Lastly, I know personally for me, LLMs have become a large part of enhancing my daily workflow. They have increased both the quantity and quality of my output but the 2 fundamental problems for me are:
1. Remember it's there and to use it. (Can what I'm doing could be done with LLM assistance)
or
2. How to formulate a question or request. (This is a fundamental problem of all "work" and "management" how do you define and communicate effectively?)
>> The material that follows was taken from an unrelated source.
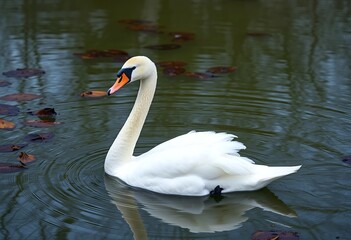 Obraz premium A white swan swimming in a pond with a green and brown background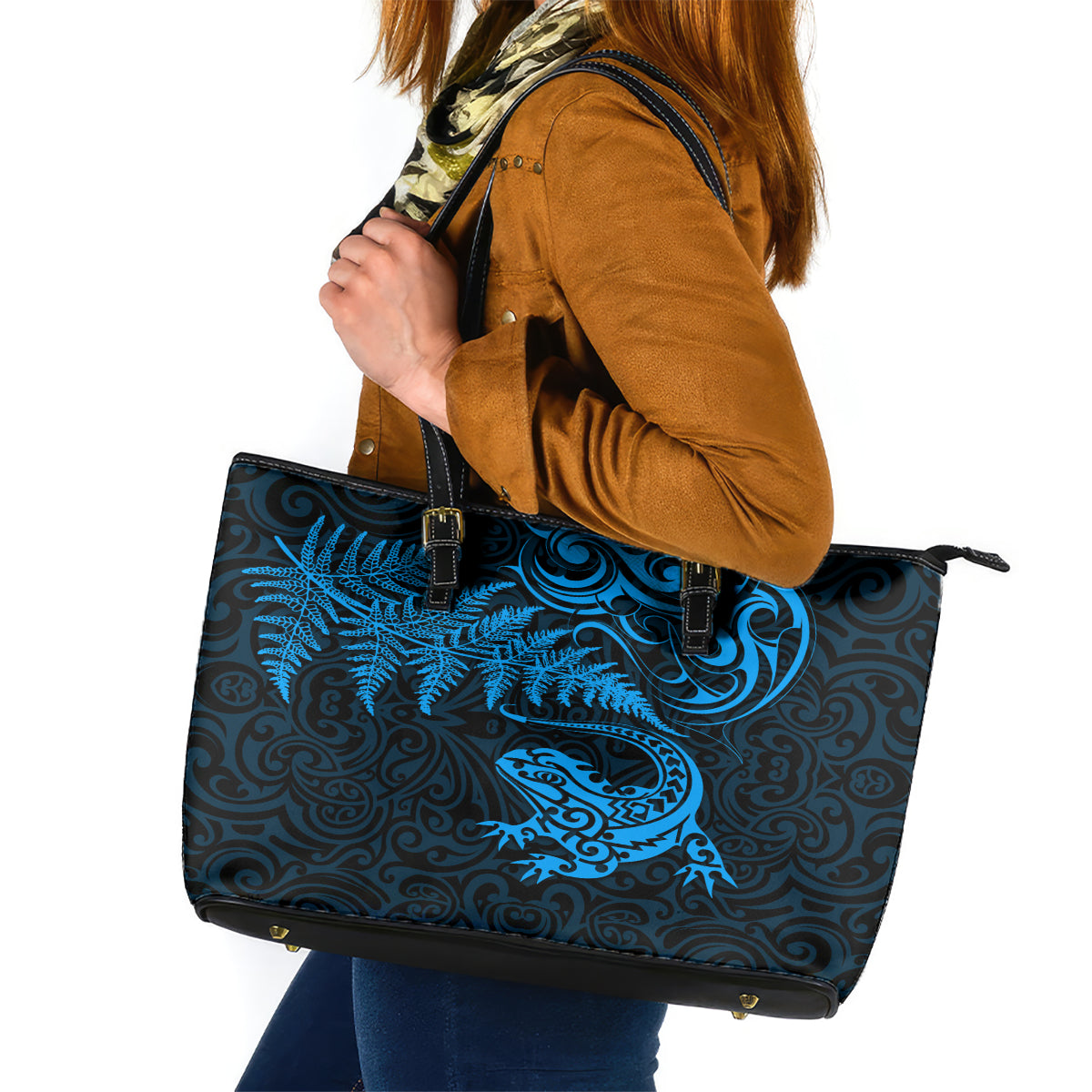 New Zealand Tuatara Tribal Tattoo Leather Tote Bag Silver Fern and Maori Pattern Blue Color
It's a nice story you've created here, but, the thing is, we've all used GPT 3.5/4 now and we know it can easily produce code that automates most jobs.
On one hand, they're clearly impressive and useful. They'll get better, but it's not at all clear how much better.
On the other hand, we've had access to 3.5 for 6 months now, and thus far companies love to talk about their AI strategies, and love to roll out "alpha previews", but not much of value seems to have been produced thus far.
You'd imagine that an instantly transformative feature would not sit around in alpha to die. I think that companies are likely discovering that it's not magic, and that there are many problems that it can't solve.
It actually seems like we have passed peak LLM at this point.